Naître que soi-même
Naître de ses voyages. Combien de temps est-il nécessaire à l’homme avant d’être ? Combien d’années pour se rencontrer ? Combien de départs avant le grand retour ? C’est à ces questions que nous confronte Le Roi des ruines, troisième album d’Andoni Iturrioz. À tout cela, à toutes les frontières d’une existence que l’aède n’a de cesse de soumettre aux horizons de l’oxymore.
D’origine Basque, Andoni Iturrioz naît à Paris en 1976 et grandit, au rythme des déménagements entre Paris, Barcelone, Londres et le Pays Basque. À 19 ans, il fait céder la digue de son besoin d’ailleurs, de son appétit de vie, et part globe-trotter durant cinq années, d’Asie en Afrique, d’Océanie en Europe de l’Est. Cinq années « à la roots », vagabond solitaire, miroir involontaire d’un Jack Kerouac, longtemps après la Beat Generation.
Chacun sa figure archétypale, pour Andoni Iturrioz, cela aurait pu être Don Quichotte ou Arthur Rimbaud dont l’Alchimie du verbe résonne à l’unisson en maints vers du Basque, mais ce sera finalement à un autre roi des ruines, Michel Vieuchange, bien moins célèbre mais lui aussi chantre du désert et des terres à rides, premier occidental à atteindre la ville de Smara auquel Andoni Iturrioz rendra hommage (Smara).
Le Roi des ruines, album concept, est l’aboutissement de près de vingt ans d’apprentissage de soi par l’écriture.
En 2001, après son tour du monde, Andoni pose le sac à dos à Barcelone et entre dans un sas de resédentarisation. Avec l’envie de faire de la chanson son mode d’expression. C’est le début de Je Rigole, puis viennent les premières scènes, consécutives à son arrivée à Paris en 2007. Ce sera enfin l’éclosion discographique en 2012 avec Qui chante le matin est peut-être un oiseau. La chanson découvre alors un auteur hors norme, un orfèvre de premier rang, dont la forme musicale traditionnelle des morceaux est contrastée par une langue probablement puisée à l’école des plus grands révolutionnaires du style. L’homme aux semelles de vent en tête. Dès ses premières illuminations, Je Rigole fraie son chemin entre profondeur, existentiel et burlesque. Deux ans plus tard, avec L’Insolitude, Je Rigole fait tomber le masque, Andoni récupère son nom, et enfonce le clou d’un sarcasme noir – conjuration d’une souffrance universelle – que l’on retrouve également dans La Joie noire, en ouverture du Roi des ruines, histoire de rendre l’horreur à la Beauté. (« Entendu que la Beauté a toujours raison / Et qu’il nous faut en être un creuset / L’horreur a son potentiel / C’est le cri », La Joie noire).
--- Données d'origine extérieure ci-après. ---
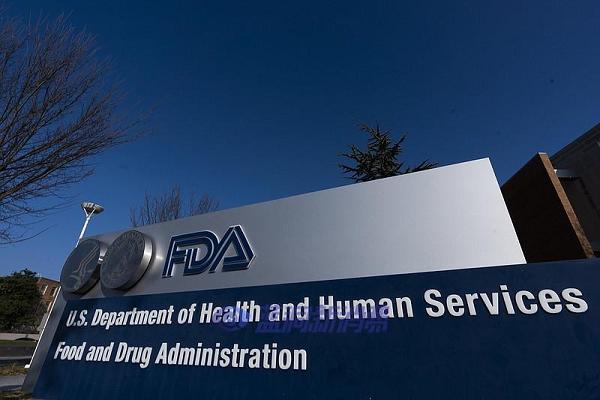 美国健康团体敦促FDA对顶级电子烟品牌采取行动2022(图1)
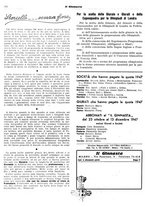 giornale/RAV0144496/1946-1948/unico/00000444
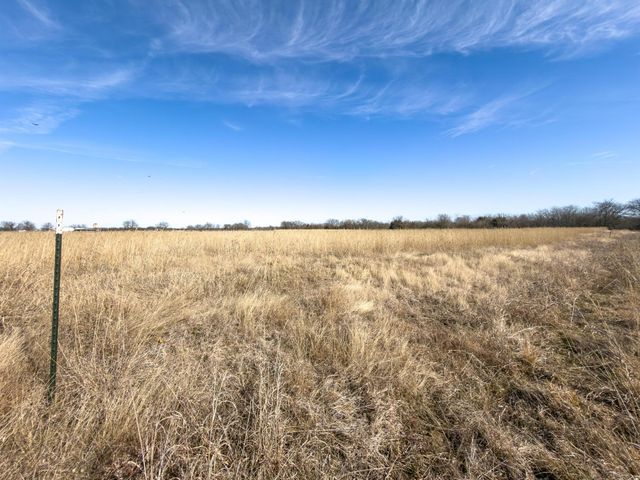 768 County Road 1021, Wolfe City, TX 75496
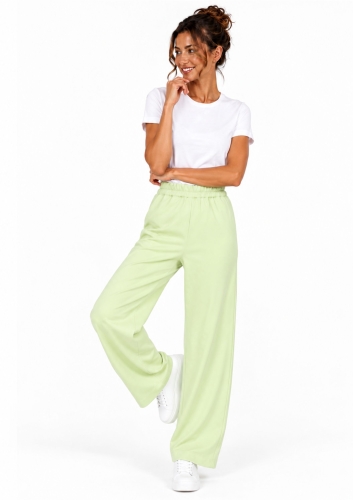 spodnie-medyczne-damskie-wide-szeroka-nogawka-matcha-euro-styl (1).jpg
Rampe existentielle, aboutissement personnel … Le Roi des ruines est l’album d’un voyageur devenu sédentaire. L’invitation est celle d’un voyage intérieur.
Huit titres tendant vers l’infini où se toisent blues-rock, injecté par le groupe La Danse du Chien, embardées transversales de Samuel Cajal (Ex 3mn sur mer), mélodies de Lisa Portelli (Dans la Rocaille est également sur son album La Nébuleuse), rythmes de Maeki Maii (le peplum La Fabuleuse Histoire de Judas Iscariote est présent sur l’album Du Crack dans le Danube du rappeur suisse) ou encore Olé, autre peplum épiphanique librement inspiré et en hommage à Olé de John Coltrane. Bertrand Louis, le fidèle compagnon de route, assure la direction musicale (et certaines compositions) pour trouver la media via d’où résulte une renaissance accouchée de ses contraires, comme le cri lové au creux du chuchotement.
Tel Dante qui voyage aux Enfers à la recherche de Béatrice, Le Roi des ruines est à la fois caravane et chronique qui s’enfonce au tréfonds de l’âme. Chemin initiatique qui se nourrit du socle des références civilisationnelles universelles, bibliques. Andoni Iturrioz utilise une matière ancestrale et multiséculaire pour en faire jaillir un syncrétisme contemporain et personnel, accouché de la rencontre de toutes les tensions pour faire jaillir le juste – donc le Beau – du paradoxe de nos existences. Alchimiste du verbe, disions-nous.